Visual spatial reasoning items:
══════════

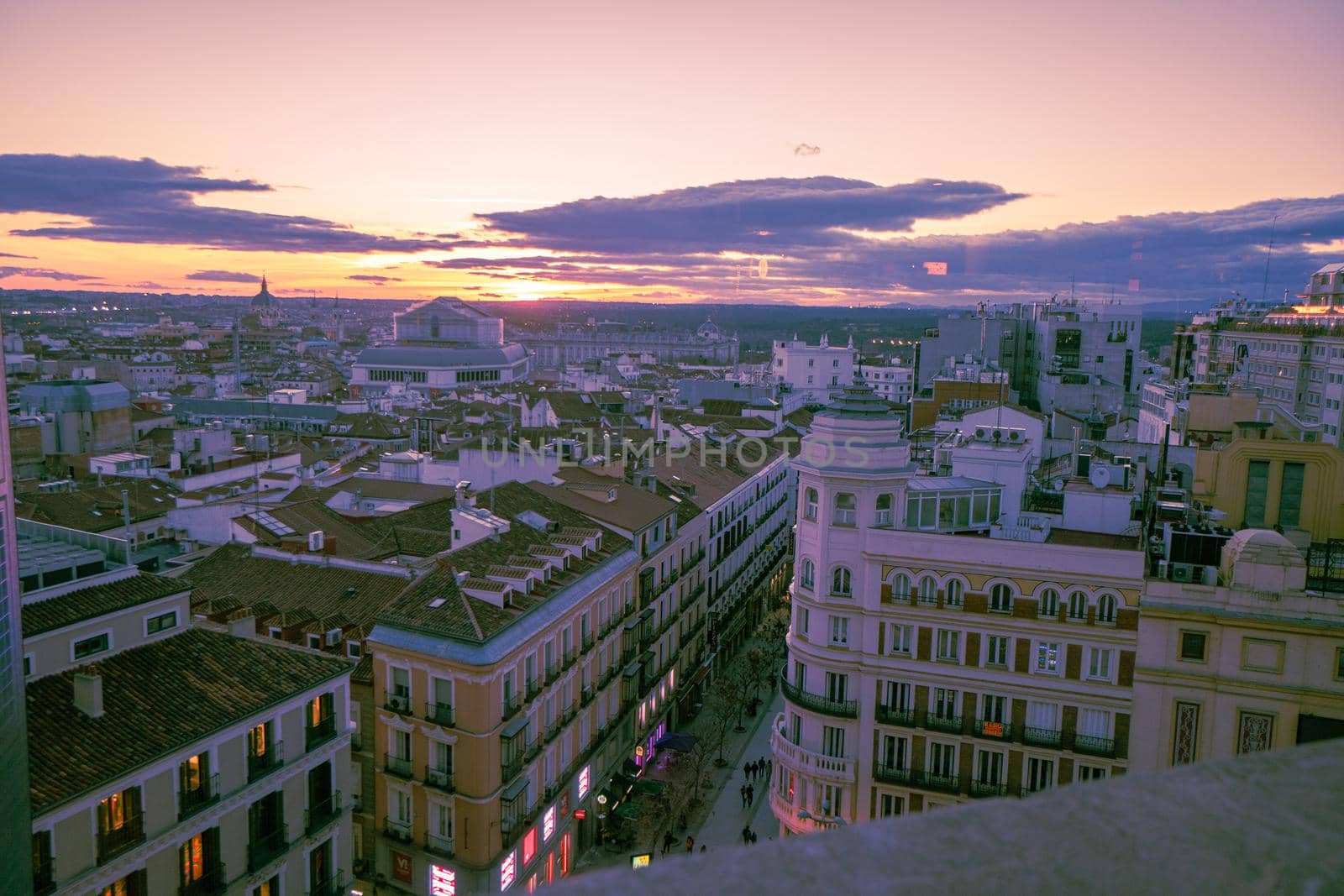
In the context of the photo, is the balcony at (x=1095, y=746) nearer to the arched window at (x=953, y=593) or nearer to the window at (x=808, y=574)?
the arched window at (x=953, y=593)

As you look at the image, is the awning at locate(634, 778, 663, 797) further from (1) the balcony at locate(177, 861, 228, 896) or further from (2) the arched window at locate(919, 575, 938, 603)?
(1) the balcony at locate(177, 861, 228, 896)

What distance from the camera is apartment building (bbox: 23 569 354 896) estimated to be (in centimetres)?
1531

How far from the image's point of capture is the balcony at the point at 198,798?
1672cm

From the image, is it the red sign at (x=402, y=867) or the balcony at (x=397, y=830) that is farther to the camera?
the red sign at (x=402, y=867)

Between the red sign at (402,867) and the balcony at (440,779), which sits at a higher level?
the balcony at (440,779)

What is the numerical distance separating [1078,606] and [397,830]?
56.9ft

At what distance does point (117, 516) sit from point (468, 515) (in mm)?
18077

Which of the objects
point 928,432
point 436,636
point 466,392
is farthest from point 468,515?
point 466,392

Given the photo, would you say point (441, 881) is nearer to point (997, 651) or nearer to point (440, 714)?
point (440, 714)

══════════

Task description
Please convert every line of the material above into a numbered list, skipping blank lines and leaving out the picture.

The reply
1. In the context of the photo, is the balcony at (x=1095, y=746) nearer to the arched window at (x=953, y=593) or nearer to the window at (x=808, y=574)?
2. the arched window at (x=953, y=593)
3. As you look at the image, is the awning at locate(634, 778, 663, 797) further from (1) the balcony at locate(177, 861, 228, 896) or further from (2) the arched window at locate(919, 575, 938, 603)?
4. (1) the balcony at locate(177, 861, 228, 896)
5. What distance from the camera is apartment building (bbox: 23 569 354 896) estimated to be (in centimetres)?
6. 1531
7. How far from the image's point of capture is the balcony at the point at 198,798?
8. 1672cm
9. From the image, is it the red sign at (x=402, y=867) or the balcony at (x=397, y=830) that is farther to the camera?
10. the red sign at (x=402, y=867)
11. Between the red sign at (402,867) and the balcony at (440,779), which sits at a higher level?
12. the balcony at (440,779)
13. What is the numerical distance separating [1078,606] and [397,830]?
14. 56.9ft
15. At what distance does point (117, 516) sit from point (468, 515) (in mm)?
16. 18077
17. Which of the objects
18. point 928,432
19. point 436,636
20. point 466,392
21. is farthest from point 468,515?
22. point 466,392
23. Given the photo, would you say point (441, 881) is nearer to point (997, 651) or nearer to point (440, 714)?
24. point (440, 714)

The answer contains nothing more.